Document excerpt:
---+---
If we roll forward roughly another 75 years, we come to the Great Recession and Obama’s election. Again the response has been a dramatic increase in the power of the federal government, and lately in the White House.
In the two-year window from 2009 to 2011 when the Democrats controlled both houses of Congress and the White House, two enormous pieces of legislation passed – Dodd-Frank and the ACA. Although the scope of the legislation in each case is breathtaking, what’s even more remarkable is the power delegated to regulatory agencies.
What’s equally stunning, however, is that President Obama has claimed both that Congressional action and inaction give him the authority to essentially legislate by Executive Decree. In the case of the ACA – as mentioned above – he 28 times unilaterally delayed implementation of various facets of the act.
In Representative Trey Gowdy’s epic speech on the House floor, he reminded the President that Congress doesn’t pass suggestions; it passes laws.
But even when Congress doesn’t pass anything, President Obama claims the right to act unilaterally. In announcing his Executive action on immigration, Obama said defiantly: “To those in Congress who question my authority to act . . . I have one response. Pass a bill.”
A moment’s consideration is all that is needed to see the patent danger in this line of reasoning. Congress has passed a lot of laws on immigration and there has thus far been no political consensus to pass any more. In the scheme of separated government that we have, the President is to “Take Care” to see that the laws that are on the books are faithfully executed.
But President Obama’s position is that he and the rest of the Executive Branch can decide to enforce the immigration laws it likes and ignore the others, at least until Congress passes an immigration bill that he’s willing to sign. This is, quite literally, Hobson’s choice.
Looking back, I think few now would quarrel with the decision to adopt the Constitution or Lincoln’s resolve in preserving the Union and the Civil War Amendments.
---+---
Questions on the material:
• A. According to the passage on presidential power, how many times did President Obama unilaterally delay implementation of parts of the ACA?
• B. Please continue the passage on presidential power from its final sentence.

Dataset:
---+---
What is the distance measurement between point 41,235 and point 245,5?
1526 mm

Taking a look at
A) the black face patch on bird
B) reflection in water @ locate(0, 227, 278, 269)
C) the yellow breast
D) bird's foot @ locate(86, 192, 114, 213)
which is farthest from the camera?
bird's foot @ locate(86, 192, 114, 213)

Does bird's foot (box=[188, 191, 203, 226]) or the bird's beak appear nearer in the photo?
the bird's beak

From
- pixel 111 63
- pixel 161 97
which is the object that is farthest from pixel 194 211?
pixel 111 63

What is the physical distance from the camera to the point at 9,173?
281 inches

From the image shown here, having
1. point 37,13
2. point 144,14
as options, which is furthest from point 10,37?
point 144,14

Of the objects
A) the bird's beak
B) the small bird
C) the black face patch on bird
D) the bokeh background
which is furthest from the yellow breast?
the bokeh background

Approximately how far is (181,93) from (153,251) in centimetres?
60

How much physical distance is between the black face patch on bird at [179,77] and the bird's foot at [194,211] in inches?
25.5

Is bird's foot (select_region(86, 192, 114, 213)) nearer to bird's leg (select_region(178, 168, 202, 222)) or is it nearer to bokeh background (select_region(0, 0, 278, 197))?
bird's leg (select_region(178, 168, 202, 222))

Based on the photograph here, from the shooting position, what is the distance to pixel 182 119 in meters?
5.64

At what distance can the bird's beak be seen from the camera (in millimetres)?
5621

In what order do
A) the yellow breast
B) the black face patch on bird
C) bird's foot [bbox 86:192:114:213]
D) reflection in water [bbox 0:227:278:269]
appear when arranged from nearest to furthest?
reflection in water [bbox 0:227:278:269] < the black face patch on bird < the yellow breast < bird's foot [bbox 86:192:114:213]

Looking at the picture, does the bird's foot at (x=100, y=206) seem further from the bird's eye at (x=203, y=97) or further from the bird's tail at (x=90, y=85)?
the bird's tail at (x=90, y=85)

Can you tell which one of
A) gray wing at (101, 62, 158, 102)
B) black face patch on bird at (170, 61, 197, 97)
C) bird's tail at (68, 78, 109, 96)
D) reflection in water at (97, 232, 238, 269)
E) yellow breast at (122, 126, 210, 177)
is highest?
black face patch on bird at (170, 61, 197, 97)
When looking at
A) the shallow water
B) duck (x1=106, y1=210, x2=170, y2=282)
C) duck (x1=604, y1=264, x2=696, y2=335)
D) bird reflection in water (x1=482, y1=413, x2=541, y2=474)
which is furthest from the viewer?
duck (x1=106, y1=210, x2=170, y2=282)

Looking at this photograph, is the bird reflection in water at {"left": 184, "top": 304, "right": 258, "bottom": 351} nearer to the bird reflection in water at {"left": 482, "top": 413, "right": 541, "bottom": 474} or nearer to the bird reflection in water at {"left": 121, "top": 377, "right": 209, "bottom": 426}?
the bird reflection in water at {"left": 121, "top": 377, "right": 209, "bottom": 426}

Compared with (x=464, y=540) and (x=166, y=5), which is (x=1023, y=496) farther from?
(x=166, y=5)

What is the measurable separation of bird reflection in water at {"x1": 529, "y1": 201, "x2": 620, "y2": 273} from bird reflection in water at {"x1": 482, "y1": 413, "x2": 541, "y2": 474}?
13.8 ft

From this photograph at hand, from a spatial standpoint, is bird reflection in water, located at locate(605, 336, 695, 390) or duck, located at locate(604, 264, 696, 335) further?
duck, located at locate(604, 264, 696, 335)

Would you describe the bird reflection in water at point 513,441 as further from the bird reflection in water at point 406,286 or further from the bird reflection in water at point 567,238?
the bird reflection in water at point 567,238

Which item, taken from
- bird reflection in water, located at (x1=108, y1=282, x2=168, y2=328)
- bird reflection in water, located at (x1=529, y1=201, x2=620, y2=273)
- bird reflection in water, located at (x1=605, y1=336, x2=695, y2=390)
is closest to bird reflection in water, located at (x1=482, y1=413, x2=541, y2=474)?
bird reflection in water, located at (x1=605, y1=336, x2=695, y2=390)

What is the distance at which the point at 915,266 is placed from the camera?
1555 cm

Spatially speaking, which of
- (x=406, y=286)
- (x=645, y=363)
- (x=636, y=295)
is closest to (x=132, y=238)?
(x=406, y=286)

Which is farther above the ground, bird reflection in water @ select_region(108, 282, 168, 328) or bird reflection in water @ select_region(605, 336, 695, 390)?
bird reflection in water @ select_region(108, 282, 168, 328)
---+---
Outputs for the tasks:
• A. 28 times.

• B.
As to the New Deal, in hindsight it provoked only tepid progress against rampant unemployment. In 1938, six years into FDR’s presidency, unemployment spiked at 19%, almost as high as it was when FDR took office. The event that really pulled the United States out of the Depression was entry into World War II. Of course some features of the New Deal, notably Social Security, are stitched into the fabric of most Americans’ expectations of the federal government. But Social Security is actuarially doomed absent significant changes in eligibility and benefits.
In my view, Obama’s expansion and consolidation of power is a bridge much, much too far. He has run roughshod over the Constitution, but perversely the magnitude of his actions has made it difficult to challenge them in court because of the standing doctrine, which requires an individualized injury to sue.
Of course this poses the question of what to do about it. There are more vocal calls for a Constitutional Convention and detailed proposals have been made for amendments that would mandate shrinking of the government, the most prominent of which is Mark Levin’s proposal for the “Liberty Amendments.” While many of these are worth pursuing – I particularly like his redefined Commerce Clause – these are a long-run project.
The more immediate project is to win more elections with candidates who truly believe in a limited government. Unfortunately, the proponents of expanded government have succeeded in capturing the flag of “action” and labeling others as “obstructionist.”
But restoring the size of government to that envisioned by the Constitution is hardly obstructionist; it is greatest imperative of our time.